Your task is to return, word for word, only the lines from the line with "Nevertheless, She Persisted rainbow Sticker" through the close of the data. Exclude all pictures.
· · · · · · ·
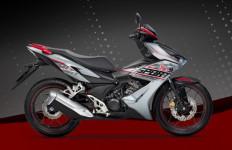 Motor Bebek Sport 150 CC Besutan Honda Dilengkapi ABS - JPNN.com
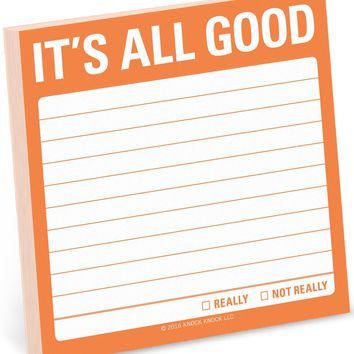 It's All Good Sticky Notepad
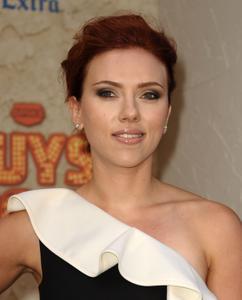 Скарлет Йоханссен, фото 738. Scarlett Johansson, photo 738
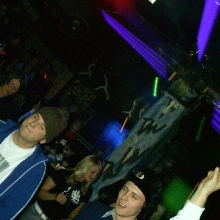 2004-04-02_rockdomizil3_181.jpg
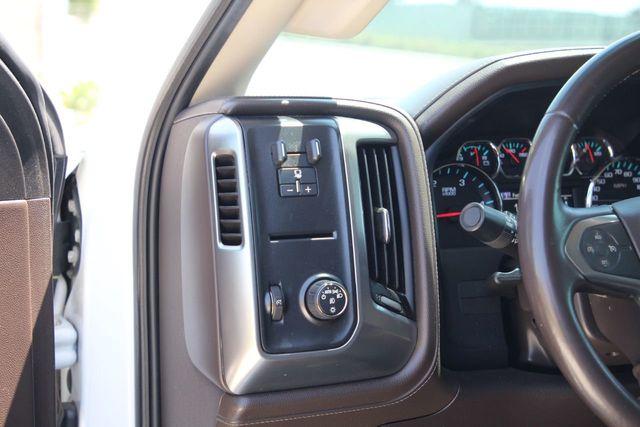 2016 Chevrolet Silverado 3500HD For Sale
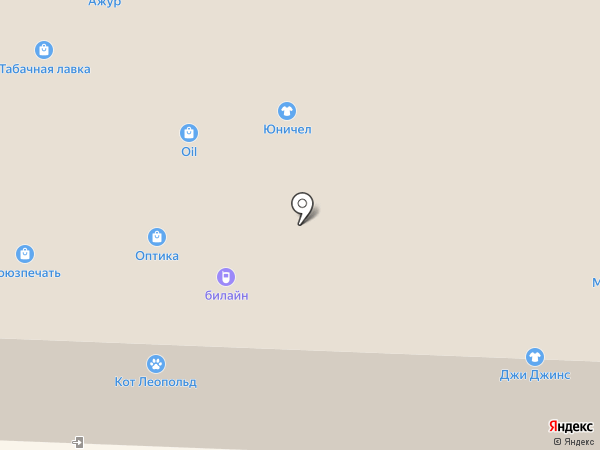 Русский фейерверк на карте Новокузнецка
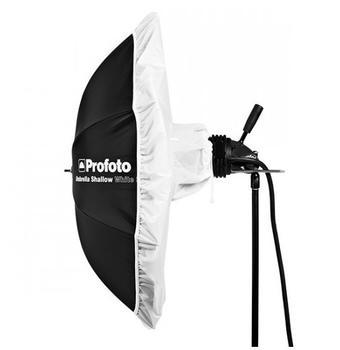 Profoto Umbrella Diffuser M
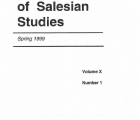 Journal Salesian Studies Volume 10 Issue 1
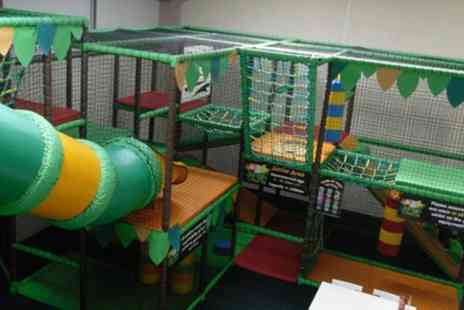 Jungle Chums - Soft Play Entry with a Jug of Squash for Two or Three Children - Save 57%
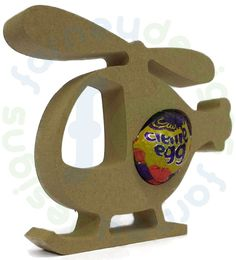 pack of 2 Unicorn Freestanding MDF Kinder Egg Holder Easter Gift Blank Shape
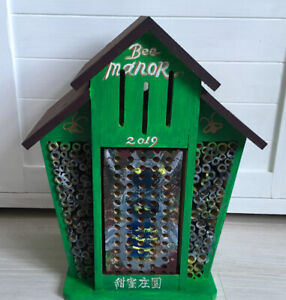 Unique Manor for Mason Bee and Bird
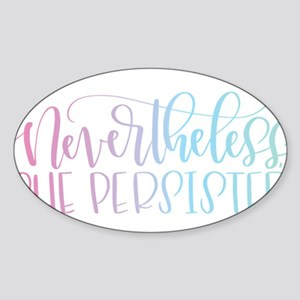Nevertheless, She Persisted rainbow Sticker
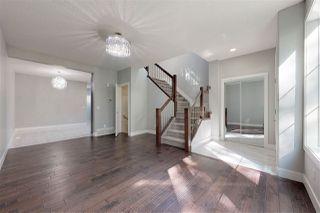 Photo 7: 12122 80 Street in Edmonton: Zone 05 House Half Duplex for sale : MLS®# E4171195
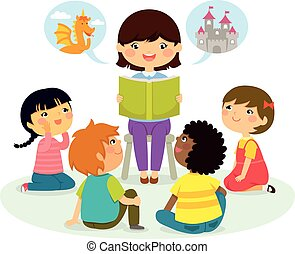 storytime - woman reading a book to young children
· · · · · · ·
» **Answer box**:
Nevertheless, She Persisted rainbow Sticker
 Photo 7: 12122 80 Street in Edmonton: Zone 05 House Half Duplex for sale : MLS®# E4171195
 storytime - woman reading a book to young children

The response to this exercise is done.